With a writer like this, you know that, whatever else, you are in for a thrilling, complex story full of intrigue, red herrings, nice people who turn out to be liars, and an unforeseen twist in the tale, and that is exactly what the large first night audience received, and embraced warmly. Of course I won’t tell you who did it, but I’ll try to say how I thought it was done.
It’s foggy this November night, in rural Wales in the 1950s. Poor Michael Starkwedder has not only crashed his car in a ditch, but when he goes to the nearest house for help he is immediately confronted by the still-warm body of Richard Warwick, and Richard’s wife Laura standing nearby with a gun in her hand. Amazingly (too amazingly?), our hero Michael, apparently a righteous good egg, is immediately attracted to Laura and talks her into firstly letting the gun go and then covering up her crime. The next morning, our local long-in-the-tooth police inspector arrives, with his eager sergeant close by, all the residents are interviewed – you know the formula – and we’re off on a journey through family secrets, a devious politician, a cloying mother and an unwell brother. Mr Starkwedder stays close by all the time.
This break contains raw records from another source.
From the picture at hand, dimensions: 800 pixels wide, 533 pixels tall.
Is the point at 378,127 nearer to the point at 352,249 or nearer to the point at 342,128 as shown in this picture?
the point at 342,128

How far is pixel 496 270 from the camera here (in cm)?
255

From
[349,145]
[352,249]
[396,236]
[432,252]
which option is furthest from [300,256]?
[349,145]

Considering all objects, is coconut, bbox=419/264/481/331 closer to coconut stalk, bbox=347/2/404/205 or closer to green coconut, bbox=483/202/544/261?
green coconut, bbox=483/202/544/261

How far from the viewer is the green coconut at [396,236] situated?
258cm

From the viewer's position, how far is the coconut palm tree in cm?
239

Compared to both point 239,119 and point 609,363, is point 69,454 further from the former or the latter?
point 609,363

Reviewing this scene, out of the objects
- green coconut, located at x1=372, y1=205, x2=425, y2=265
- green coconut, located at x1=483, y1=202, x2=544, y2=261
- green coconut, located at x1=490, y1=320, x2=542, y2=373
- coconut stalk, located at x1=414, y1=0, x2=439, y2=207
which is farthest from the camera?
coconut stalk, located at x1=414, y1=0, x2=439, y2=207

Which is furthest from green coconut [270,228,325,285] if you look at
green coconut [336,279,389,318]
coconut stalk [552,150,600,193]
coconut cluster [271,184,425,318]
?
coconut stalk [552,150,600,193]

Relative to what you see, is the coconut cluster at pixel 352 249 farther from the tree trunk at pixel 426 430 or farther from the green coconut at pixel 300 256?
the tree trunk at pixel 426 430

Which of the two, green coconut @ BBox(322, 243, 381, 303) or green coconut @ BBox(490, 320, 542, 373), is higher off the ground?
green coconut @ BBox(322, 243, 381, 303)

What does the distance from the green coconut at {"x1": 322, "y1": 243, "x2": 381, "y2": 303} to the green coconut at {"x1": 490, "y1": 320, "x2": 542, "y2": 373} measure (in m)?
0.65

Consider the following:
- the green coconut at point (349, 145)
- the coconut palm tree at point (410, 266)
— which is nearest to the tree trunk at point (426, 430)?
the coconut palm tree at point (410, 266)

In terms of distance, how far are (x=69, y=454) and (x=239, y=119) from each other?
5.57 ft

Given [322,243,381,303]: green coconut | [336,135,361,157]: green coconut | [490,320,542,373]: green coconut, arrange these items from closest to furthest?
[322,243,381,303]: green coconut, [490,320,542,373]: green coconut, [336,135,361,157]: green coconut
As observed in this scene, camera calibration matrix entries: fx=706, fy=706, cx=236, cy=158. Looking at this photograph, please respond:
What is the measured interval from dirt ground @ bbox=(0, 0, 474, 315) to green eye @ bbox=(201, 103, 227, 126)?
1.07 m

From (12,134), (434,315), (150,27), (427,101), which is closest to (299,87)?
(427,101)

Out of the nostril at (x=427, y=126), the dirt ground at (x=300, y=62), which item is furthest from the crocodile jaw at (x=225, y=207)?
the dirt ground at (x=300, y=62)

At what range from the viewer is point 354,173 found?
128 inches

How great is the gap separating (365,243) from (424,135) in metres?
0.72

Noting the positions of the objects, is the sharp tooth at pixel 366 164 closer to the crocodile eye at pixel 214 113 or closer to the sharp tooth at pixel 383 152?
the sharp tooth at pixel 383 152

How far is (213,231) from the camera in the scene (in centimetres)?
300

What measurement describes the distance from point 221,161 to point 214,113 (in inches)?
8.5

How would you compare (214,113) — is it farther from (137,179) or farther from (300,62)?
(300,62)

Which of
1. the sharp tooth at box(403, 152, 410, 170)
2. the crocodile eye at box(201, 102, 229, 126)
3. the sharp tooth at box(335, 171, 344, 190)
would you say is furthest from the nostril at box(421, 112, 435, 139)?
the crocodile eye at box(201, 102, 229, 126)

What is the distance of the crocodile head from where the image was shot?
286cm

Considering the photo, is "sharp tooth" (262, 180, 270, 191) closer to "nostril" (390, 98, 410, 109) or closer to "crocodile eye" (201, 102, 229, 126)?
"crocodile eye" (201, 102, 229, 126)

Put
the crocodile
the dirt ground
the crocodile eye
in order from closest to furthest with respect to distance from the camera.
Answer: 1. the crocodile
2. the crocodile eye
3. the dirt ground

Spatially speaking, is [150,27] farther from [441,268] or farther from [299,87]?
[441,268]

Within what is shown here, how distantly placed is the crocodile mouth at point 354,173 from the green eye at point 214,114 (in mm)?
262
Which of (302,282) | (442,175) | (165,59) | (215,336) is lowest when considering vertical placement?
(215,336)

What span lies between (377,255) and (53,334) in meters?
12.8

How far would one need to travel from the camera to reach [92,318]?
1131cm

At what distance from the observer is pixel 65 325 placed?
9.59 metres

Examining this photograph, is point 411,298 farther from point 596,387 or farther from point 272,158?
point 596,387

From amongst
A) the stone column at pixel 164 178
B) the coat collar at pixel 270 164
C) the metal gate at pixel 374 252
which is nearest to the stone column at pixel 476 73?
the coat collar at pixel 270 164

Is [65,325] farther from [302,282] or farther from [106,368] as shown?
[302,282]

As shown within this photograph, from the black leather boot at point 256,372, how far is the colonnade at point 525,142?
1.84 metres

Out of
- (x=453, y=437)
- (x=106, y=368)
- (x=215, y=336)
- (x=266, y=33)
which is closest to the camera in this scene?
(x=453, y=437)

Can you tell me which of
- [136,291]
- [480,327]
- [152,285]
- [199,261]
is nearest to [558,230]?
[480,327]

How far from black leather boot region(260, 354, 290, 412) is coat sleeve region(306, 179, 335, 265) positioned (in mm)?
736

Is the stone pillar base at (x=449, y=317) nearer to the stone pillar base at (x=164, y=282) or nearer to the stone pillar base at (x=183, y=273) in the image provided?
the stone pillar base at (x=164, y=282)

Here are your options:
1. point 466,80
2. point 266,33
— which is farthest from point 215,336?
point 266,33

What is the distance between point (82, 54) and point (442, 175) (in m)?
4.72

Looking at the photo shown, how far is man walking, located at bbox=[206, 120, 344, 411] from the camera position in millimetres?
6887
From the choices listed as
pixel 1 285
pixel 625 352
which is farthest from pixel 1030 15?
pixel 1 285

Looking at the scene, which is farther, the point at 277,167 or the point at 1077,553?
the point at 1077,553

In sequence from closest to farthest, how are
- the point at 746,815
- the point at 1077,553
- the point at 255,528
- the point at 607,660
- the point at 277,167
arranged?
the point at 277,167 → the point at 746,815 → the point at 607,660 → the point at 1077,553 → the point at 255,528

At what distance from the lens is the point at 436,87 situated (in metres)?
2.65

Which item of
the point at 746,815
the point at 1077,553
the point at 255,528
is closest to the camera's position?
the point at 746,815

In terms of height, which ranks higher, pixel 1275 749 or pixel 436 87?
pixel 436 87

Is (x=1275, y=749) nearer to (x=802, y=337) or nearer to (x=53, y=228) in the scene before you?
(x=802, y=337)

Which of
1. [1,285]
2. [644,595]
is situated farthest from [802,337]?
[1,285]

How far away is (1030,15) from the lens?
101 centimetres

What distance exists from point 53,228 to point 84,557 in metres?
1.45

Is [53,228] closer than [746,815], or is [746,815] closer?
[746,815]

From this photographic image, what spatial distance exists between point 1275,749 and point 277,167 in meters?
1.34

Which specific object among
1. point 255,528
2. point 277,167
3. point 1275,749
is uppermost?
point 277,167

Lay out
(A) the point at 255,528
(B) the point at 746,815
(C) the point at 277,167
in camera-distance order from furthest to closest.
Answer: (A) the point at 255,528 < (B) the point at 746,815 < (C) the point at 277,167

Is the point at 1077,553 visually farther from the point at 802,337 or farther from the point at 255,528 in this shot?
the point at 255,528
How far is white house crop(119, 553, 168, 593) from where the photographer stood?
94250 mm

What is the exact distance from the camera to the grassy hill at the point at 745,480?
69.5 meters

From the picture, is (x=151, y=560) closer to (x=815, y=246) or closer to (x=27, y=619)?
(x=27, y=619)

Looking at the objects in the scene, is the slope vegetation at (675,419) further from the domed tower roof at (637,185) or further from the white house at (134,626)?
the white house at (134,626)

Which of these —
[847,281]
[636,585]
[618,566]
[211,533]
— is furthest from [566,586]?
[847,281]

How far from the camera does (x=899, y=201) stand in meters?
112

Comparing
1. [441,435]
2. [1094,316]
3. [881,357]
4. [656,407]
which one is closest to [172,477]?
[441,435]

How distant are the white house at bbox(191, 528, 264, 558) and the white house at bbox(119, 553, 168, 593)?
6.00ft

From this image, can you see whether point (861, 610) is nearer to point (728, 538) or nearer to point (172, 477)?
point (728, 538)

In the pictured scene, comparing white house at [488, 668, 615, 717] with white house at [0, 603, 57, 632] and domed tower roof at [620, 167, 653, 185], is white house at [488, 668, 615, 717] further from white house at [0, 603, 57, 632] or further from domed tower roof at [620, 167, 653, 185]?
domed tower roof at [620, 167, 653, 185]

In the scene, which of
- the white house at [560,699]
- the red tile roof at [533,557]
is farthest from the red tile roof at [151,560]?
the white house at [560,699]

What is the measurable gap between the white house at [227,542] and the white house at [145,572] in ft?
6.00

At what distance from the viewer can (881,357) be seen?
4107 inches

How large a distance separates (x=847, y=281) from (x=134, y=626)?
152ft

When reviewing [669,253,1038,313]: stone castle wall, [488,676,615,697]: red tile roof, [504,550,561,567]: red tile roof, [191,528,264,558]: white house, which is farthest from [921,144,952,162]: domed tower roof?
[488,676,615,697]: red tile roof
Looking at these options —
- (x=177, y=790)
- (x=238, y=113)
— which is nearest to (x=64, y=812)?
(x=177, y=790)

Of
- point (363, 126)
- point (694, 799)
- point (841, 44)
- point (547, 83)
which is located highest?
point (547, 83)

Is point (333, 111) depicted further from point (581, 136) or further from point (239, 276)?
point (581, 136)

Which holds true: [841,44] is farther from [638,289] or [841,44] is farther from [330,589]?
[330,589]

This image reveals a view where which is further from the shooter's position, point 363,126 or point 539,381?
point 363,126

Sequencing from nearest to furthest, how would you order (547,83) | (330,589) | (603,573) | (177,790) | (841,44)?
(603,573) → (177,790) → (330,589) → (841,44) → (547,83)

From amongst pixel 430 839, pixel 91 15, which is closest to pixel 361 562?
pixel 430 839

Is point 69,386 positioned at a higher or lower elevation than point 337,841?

This is a very good production, with highly professional production values: a superbly designed and built set, great lighting and sound, and fine costumes. An accidental glass breakage on stage didn’t trouble actors or stage management; they calmly worked around it and then cleared it up. However, the pace of the production is very slow, some of the acting is rather wooden, and the characters have a two-dimensional quality that would have upset the writer. Richard Oliver’s Starkwedder is solid and reliable but seems to have little emotional range or heart, Rebecca Warrington’s Laura is constantly on the verge of hysteria rather than being sensual and voluptuous, and David Herridge’s local politician should be more of a high-rolling, greasy type of man. All of these things are in the writing but are lacking in performance. Terry Gallager directs with an accomplished eye for visual detail and smoothly moves the characters around the well-designed space, but eventually I didn’t really care about any of these people as much as Agatha would have wanted me to.